Magnus followed Alec’s gaze. The werewolf was back on her feet and was stalking them, her eyes lit with unholy fire.

 

“Those are some excellent observational skills you have there, Alexander.”

 

Alec tried to push Magnus back. Magnus caught hold of his black T-shirt and pulled Alec back with him. They moved together slowly out of the back lounge.

 

The werewolf’s friend had been as good as her word: the bar was empty, a glittering shadowy playground for the werewolf to stalk them through.

 

Alec surprised Magnus and the werewolf both by breaking away and lunging at Marcy. Whatever he had been planning, it didn’t work: this time the werewolf’s swipe caught him full in the chest. Alec went flying into a hot pink wall decorated with gold glitter. He hit a mirror set into the wall and decorated with curling gold fretwork with enough force to crack the glass across.

 

“Oh, stupid Shadowhunters,” Magnus moaned under his breath. But Alec used his own body hitting the wall as leverage, rebounding off the wall and up, catching a sparkling chandelier and swinging, then dropping down as lightly as a leaping cat and crouching to attack again in one smooth movement. “Stupid, sexy Shadowhunters.”

 

“Alec!” Magnus called. Alec had learned his lesson: he didn’t look around or risk getting distracted. Magnus snapped his fingers, a dancing blue flame appearing from them as if he had snapped on a lighter. That caught Alec’s attention. “Alexander. Let’s do this together.”

 

Magnus lifted his hands and cast a web of lucent blue lines from his fingers, to baffle the wolf and protect the mundanes. Each of the shimmering strings of light would give off enough of a magical charge to make the wolf hesitate.

 

Alec wove around them, and Magnus wove the light around him at the same time. He was surprised at the ease with which Alec moved with his magic. Almost every other Shadowhunter he had known had been a little wary and taken aback.

 

Maybe it was the fact that Magnus had never wished to help and protect in quite this way before, but the combination of Magnus’s magic and Alec’s strength worked, somehow.

 

The wolf snarled and ducked and whimpered, her world filled with blinding light, and everywhere she went, there Alec was. Magnus kind of knew how the wolf felt.

 

The wolf flagged and whimpered, a line of blue light cutting across her brindled fur, and Alec was on it. His knee pressed into the wolf’s flank, and his hand went to his belt. Despite everything, fear flashed cold up Magnus’s spine.
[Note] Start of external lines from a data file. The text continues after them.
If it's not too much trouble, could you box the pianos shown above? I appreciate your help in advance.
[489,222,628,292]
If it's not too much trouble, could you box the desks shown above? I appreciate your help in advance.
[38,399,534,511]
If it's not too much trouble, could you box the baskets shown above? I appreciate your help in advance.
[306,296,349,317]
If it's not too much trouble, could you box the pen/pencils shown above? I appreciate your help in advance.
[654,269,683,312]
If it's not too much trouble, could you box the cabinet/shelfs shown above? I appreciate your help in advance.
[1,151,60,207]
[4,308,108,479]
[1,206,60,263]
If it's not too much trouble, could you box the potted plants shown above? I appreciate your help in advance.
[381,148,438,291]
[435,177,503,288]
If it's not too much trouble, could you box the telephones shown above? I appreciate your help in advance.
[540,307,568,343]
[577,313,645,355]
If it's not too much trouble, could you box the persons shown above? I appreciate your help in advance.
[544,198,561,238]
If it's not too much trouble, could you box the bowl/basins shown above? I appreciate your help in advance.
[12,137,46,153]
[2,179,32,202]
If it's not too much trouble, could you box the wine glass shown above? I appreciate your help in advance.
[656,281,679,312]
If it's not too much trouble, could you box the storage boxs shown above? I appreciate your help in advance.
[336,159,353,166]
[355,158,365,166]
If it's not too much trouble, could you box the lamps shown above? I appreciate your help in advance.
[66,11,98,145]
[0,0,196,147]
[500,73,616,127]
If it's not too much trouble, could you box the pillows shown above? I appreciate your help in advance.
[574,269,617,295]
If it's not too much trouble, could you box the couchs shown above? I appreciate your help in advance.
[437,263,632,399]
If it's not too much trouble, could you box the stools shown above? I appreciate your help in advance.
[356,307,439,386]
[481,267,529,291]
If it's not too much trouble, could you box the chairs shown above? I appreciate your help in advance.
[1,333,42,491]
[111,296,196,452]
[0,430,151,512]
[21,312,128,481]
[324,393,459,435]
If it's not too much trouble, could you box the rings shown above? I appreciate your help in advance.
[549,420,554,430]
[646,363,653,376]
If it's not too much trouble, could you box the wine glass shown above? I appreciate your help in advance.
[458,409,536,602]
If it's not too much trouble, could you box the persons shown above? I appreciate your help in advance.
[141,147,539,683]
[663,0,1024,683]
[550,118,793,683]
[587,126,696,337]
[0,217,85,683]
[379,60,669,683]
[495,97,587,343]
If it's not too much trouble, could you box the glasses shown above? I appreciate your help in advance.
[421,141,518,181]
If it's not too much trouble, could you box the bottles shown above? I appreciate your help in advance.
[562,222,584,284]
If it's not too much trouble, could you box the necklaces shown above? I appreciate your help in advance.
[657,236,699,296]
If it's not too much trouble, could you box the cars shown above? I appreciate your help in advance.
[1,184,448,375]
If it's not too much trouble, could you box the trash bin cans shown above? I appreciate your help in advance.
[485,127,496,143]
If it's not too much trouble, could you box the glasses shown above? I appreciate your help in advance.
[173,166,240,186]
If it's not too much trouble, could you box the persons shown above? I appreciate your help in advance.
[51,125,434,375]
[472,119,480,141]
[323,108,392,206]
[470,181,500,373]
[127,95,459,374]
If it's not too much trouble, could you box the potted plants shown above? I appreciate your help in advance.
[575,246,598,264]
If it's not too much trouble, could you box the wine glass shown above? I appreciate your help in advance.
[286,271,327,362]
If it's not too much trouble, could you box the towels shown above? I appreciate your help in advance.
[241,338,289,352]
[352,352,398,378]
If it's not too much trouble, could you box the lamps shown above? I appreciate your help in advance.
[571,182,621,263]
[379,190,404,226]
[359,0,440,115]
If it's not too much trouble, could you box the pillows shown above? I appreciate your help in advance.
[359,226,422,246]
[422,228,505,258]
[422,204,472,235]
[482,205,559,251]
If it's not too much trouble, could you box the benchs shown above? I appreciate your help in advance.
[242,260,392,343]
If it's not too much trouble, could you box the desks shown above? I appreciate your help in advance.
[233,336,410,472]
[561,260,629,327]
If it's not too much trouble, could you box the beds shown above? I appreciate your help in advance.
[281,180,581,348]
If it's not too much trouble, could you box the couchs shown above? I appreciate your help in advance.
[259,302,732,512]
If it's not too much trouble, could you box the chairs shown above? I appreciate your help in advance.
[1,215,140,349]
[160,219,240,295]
He could picture the knife, and Alec cutting the werewolf’s throat.

 

What Alec drew out was a rope. He wrapped it around the werewolf’s neck as he held her pinned down with his body. She struggled and bucked and snarled. Magnus let the lines of magic drop and murmured, the magic words falling from his lips in fading puffs of blue smoke, spells of healing and soothing, illusions of safety and calm.

 

“Come on, Marcy,” Magnus said clearly. “Come on!”